▼
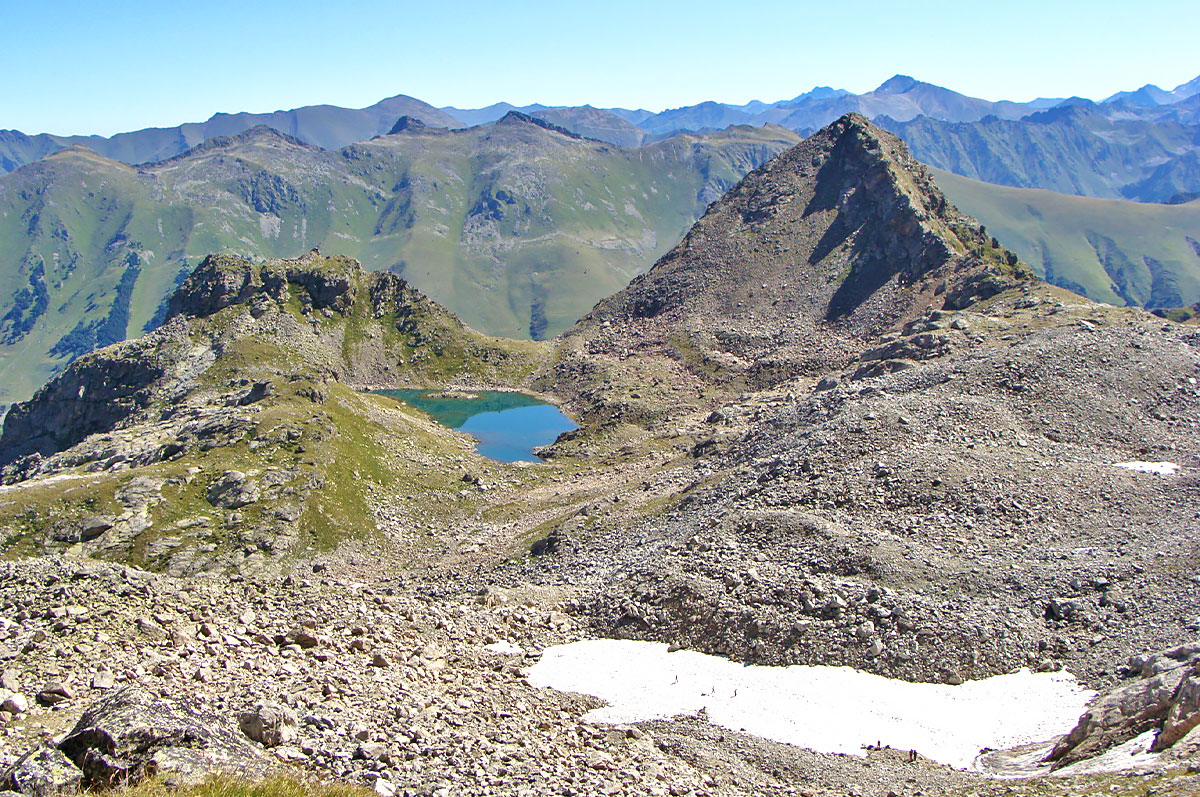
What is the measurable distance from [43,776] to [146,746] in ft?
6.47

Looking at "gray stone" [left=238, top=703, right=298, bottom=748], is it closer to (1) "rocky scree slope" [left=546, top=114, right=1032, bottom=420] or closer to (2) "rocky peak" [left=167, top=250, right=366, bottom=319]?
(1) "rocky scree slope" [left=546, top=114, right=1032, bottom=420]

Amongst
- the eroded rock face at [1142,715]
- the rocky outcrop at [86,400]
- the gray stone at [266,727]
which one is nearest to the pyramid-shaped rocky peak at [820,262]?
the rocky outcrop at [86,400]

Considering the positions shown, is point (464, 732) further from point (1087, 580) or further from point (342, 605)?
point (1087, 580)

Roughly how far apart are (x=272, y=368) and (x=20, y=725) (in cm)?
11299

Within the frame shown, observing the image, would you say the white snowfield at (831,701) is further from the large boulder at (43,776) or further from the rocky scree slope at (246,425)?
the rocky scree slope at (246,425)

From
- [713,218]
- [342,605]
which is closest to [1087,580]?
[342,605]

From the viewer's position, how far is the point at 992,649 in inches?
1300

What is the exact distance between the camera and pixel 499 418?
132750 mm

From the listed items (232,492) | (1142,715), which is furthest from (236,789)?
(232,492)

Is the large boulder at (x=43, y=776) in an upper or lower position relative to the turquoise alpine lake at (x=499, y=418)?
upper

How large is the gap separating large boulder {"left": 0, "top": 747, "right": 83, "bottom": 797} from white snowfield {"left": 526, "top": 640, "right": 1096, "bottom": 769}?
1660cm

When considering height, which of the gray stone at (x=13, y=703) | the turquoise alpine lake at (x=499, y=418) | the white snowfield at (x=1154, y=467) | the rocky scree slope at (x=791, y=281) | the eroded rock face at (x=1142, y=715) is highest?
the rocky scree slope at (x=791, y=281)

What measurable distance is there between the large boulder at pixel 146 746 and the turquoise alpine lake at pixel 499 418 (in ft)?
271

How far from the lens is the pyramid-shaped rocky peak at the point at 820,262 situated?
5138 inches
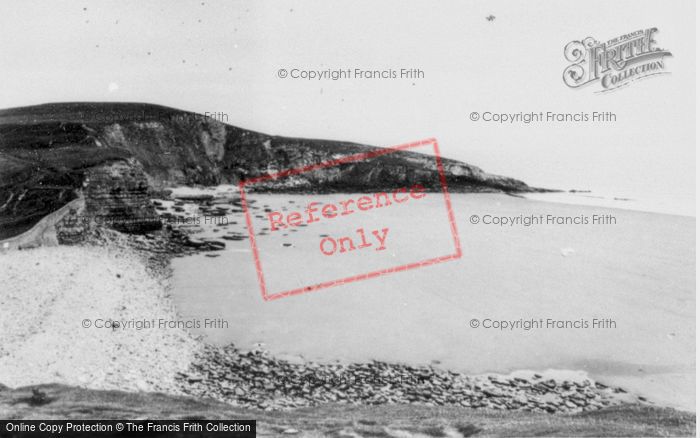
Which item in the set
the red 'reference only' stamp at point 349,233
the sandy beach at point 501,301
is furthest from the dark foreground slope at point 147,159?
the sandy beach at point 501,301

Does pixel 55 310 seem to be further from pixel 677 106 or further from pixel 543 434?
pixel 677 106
▲
▼
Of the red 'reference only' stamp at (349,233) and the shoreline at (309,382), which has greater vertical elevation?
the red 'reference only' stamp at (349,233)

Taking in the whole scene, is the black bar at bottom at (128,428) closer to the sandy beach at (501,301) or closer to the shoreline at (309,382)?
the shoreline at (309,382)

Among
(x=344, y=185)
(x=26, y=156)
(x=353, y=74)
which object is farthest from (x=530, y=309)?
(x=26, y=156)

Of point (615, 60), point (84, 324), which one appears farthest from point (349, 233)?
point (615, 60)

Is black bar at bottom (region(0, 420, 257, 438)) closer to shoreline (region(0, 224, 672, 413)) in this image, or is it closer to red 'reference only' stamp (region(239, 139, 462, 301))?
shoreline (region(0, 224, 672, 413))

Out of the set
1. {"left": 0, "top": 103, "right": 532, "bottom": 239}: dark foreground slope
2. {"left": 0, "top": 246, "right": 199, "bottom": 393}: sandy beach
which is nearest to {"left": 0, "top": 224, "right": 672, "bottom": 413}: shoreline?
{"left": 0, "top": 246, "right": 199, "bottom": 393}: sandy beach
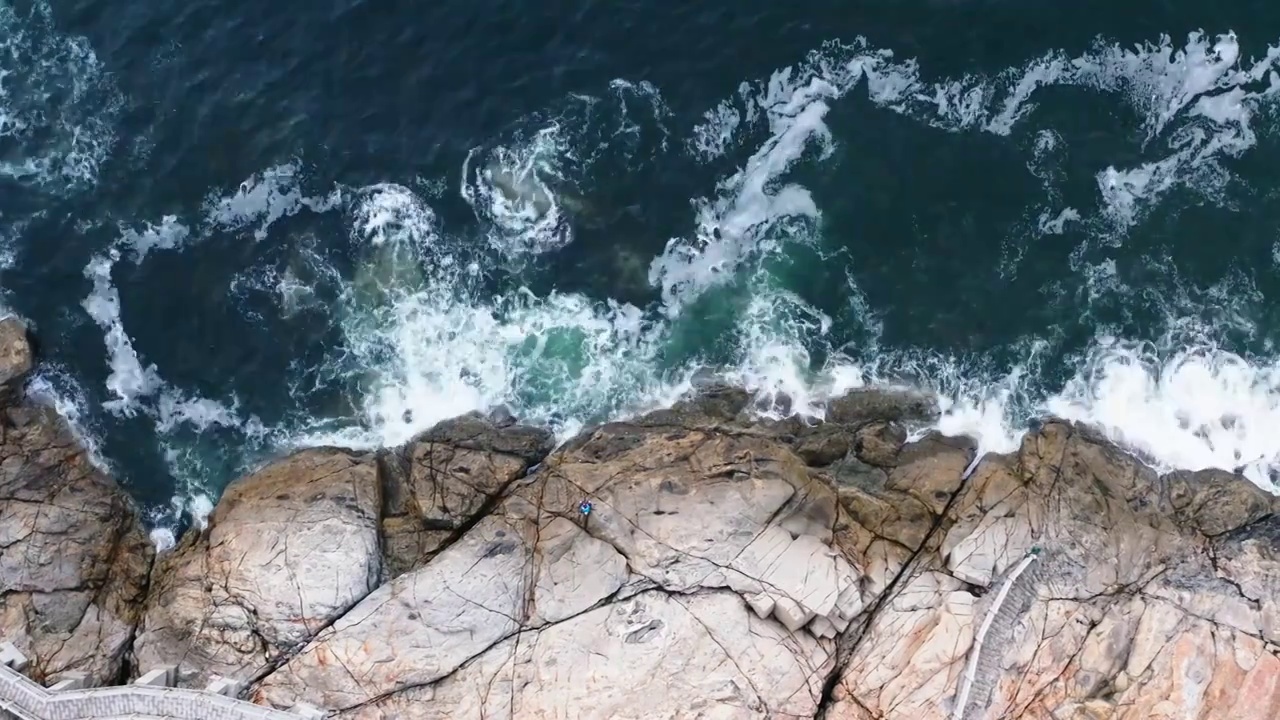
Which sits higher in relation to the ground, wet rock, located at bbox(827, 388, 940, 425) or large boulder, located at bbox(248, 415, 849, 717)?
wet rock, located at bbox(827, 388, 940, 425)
▲
:: WHAT YOU HAVE TO DO ::
Recast the records above as a two-column CSV with the headers text and answer, from the record containing "What is the exact" down to the one containing "5138 inches", both included. Give one row per record, put each value in a quoted field, and turn any line breaks into spaces.

:: OUTPUT BELOW ::
text,answer
"What is the exact distance between the camera and pixel 499 418?","132750 mm"
"From the listed items (232,492) | (1142,715), which is furthest from (236,789)?","(232,492)"
"Is the large boulder at (x=43, y=776) in an upper or lower position relative to the turquoise alpine lake at (x=499, y=418)?","upper"
"How large is the gap separating large boulder {""left"": 0, ""top"": 747, ""right"": 83, ""bottom"": 797} from white snowfield {""left"": 526, ""top"": 640, ""right"": 1096, ""bottom"": 769}?","1660cm"
"When considering height, which of the gray stone at (x=13, y=703) | the turquoise alpine lake at (x=499, y=418) | the white snowfield at (x=1154, y=467) | the rocky scree slope at (x=791, y=281) | the eroded rock face at (x=1142, y=715) is highest?","the rocky scree slope at (x=791, y=281)"
"What measurable distance is there between the large boulder at pixel 146 746 and the turquoise alpine lake at pixel 499 418 (in ft)?","271"
"How far from the lens is the pyramid-shaped rocky peak at the point at 820,262 situated?","5138 inches"